_TASK ITEM_: Turn the lines of text in the records below into a numbered list, leaving out blank lines. Leave the pictures out of your answer.

_PROVIDED ENTRIES_:
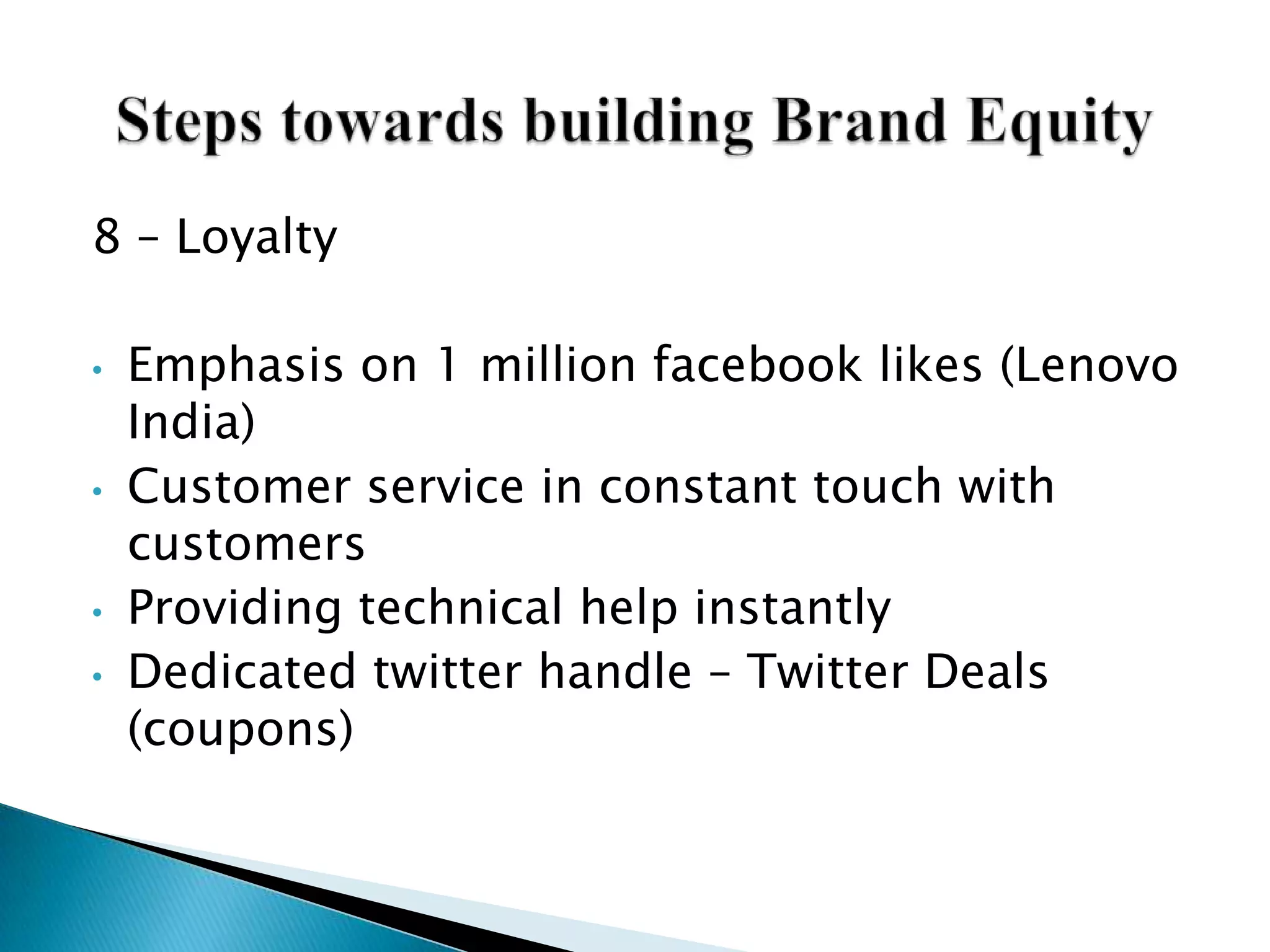 8 – Loyalty
• Emphasis on 1 million facebook likes (Lenovo
India)
• Customer service in constant touch with
customers
• Providing technical help instantly
• Dedicated twitter handle – Twitter Deals
(coupons)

_EXERCISE SOLUTION_:
1.  8 – Loyalty
2. • Emphasis on 1 million facebook likes (Lenovo
3. India)
4. • Customer service in constant touch with
5. customers
6. • Providing technical help instantly
7. • Dedicated twitter handle – Twitter Deals
8. (coupons)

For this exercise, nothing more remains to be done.